Public high school in Virginia, US

Matoaca High School is a secondary school in the Matoaca community of unincorporated Chesterfield County, United States. This is the newer campus of the school; the old school campus was converted into a middle school, known currently as Matoaca Middle School. The school's mascot is the Warrior. Matoaca is well known for its sports and its technology specialty center.

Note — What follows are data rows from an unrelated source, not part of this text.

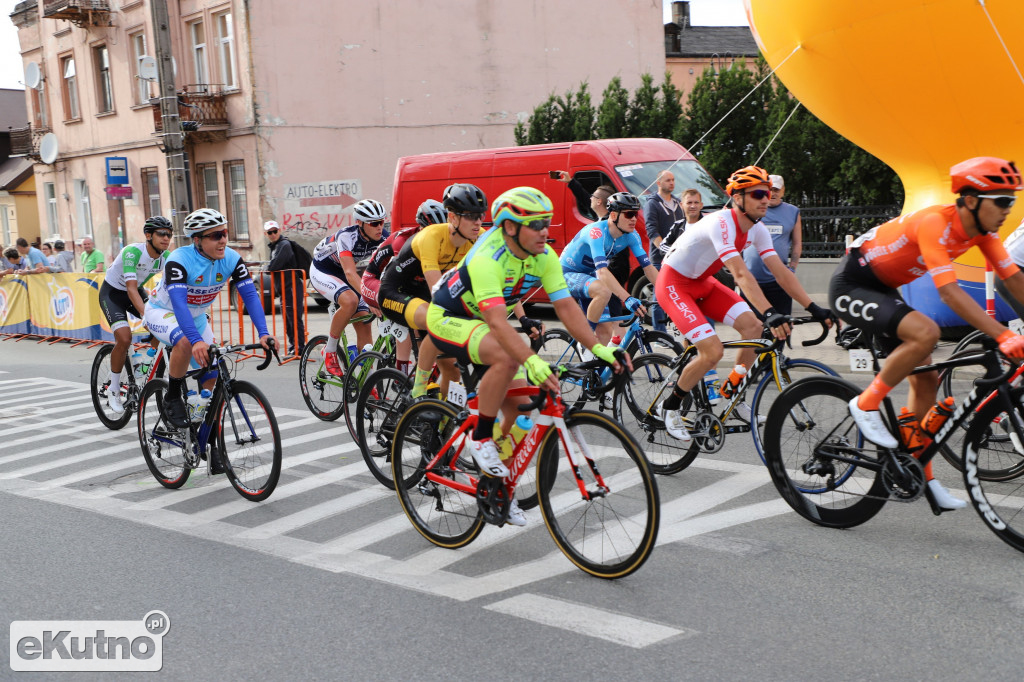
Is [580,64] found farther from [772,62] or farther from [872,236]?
[872,236]

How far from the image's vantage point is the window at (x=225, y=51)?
88.9 ft

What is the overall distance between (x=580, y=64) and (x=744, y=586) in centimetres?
2809

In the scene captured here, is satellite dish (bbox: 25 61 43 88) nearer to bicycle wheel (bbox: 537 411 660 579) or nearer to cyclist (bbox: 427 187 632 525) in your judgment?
cyclist (bbox: 427 187 632 525)

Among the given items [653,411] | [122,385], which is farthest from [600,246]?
[122,385]

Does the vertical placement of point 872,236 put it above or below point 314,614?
above

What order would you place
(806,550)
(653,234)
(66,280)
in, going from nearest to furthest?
(806,550) → (653,234) → (66,280)

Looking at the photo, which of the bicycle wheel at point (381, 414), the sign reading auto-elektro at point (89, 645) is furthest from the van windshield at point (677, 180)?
the sign reading auto-elektro at point (89, 645)

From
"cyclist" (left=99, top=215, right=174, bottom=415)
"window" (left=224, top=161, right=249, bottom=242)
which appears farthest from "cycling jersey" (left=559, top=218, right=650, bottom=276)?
"window" (left=224, top=161, right=249, bottom=242)

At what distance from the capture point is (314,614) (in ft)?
15.4

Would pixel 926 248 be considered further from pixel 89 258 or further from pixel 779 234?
pixel 89 258

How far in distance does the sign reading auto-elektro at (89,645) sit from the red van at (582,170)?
10.6 metres

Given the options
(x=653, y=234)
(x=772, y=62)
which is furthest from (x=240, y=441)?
(x=772, y=62)

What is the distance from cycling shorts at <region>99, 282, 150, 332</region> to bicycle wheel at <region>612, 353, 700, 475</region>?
476 cm

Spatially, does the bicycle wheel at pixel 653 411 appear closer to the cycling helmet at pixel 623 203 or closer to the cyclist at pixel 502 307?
the cycling helmet at pixel 623 203
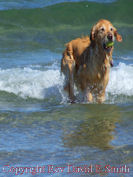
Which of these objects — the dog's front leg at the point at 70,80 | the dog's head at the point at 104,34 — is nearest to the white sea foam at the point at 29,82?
the dog's front leg at the point at 70,80

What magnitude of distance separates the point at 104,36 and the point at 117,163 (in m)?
3.44

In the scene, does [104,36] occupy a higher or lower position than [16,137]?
higher

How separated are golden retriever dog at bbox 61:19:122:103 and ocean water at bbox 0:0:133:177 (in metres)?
0.34

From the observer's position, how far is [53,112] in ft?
25.2

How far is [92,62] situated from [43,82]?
2.62 m

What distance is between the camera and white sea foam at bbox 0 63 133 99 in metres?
9.84

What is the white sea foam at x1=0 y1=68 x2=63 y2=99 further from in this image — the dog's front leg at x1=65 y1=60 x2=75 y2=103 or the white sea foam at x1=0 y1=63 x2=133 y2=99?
the dog's front leg at x1=65 y1=60 x2=75 y2=103

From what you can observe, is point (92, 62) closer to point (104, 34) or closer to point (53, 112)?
point (104, 34)

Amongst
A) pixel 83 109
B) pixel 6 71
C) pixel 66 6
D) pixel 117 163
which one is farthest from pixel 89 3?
pixel 117 163

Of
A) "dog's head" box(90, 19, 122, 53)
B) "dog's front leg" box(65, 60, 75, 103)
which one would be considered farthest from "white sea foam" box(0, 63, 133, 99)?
"dog's head" box(90, 19, 122, 53)

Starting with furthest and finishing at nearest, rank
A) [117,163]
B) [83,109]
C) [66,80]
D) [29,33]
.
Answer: [29,33] < [66,80] < [83,109] < [117,163]

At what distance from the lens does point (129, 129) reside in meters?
6.45

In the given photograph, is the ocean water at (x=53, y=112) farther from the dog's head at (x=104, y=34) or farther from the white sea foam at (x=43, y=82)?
the dog's head at (x=104, y=34)

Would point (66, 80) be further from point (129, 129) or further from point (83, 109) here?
point (129, 129)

This school has a technology specialty program for students to learn about the computer industry, through teaching classes such as Oracle I and II, Cisco, and IT1 and 2 (preparatory classes for Network+ and A+ certifications). Matoaca was formally the only school in Chesterfield County that distributed laptop computers for their students' use, but due to "students [failing] to show any academic gains compared with those in schools without laptops" the school discontinued their use for those not in the Specialty Center program.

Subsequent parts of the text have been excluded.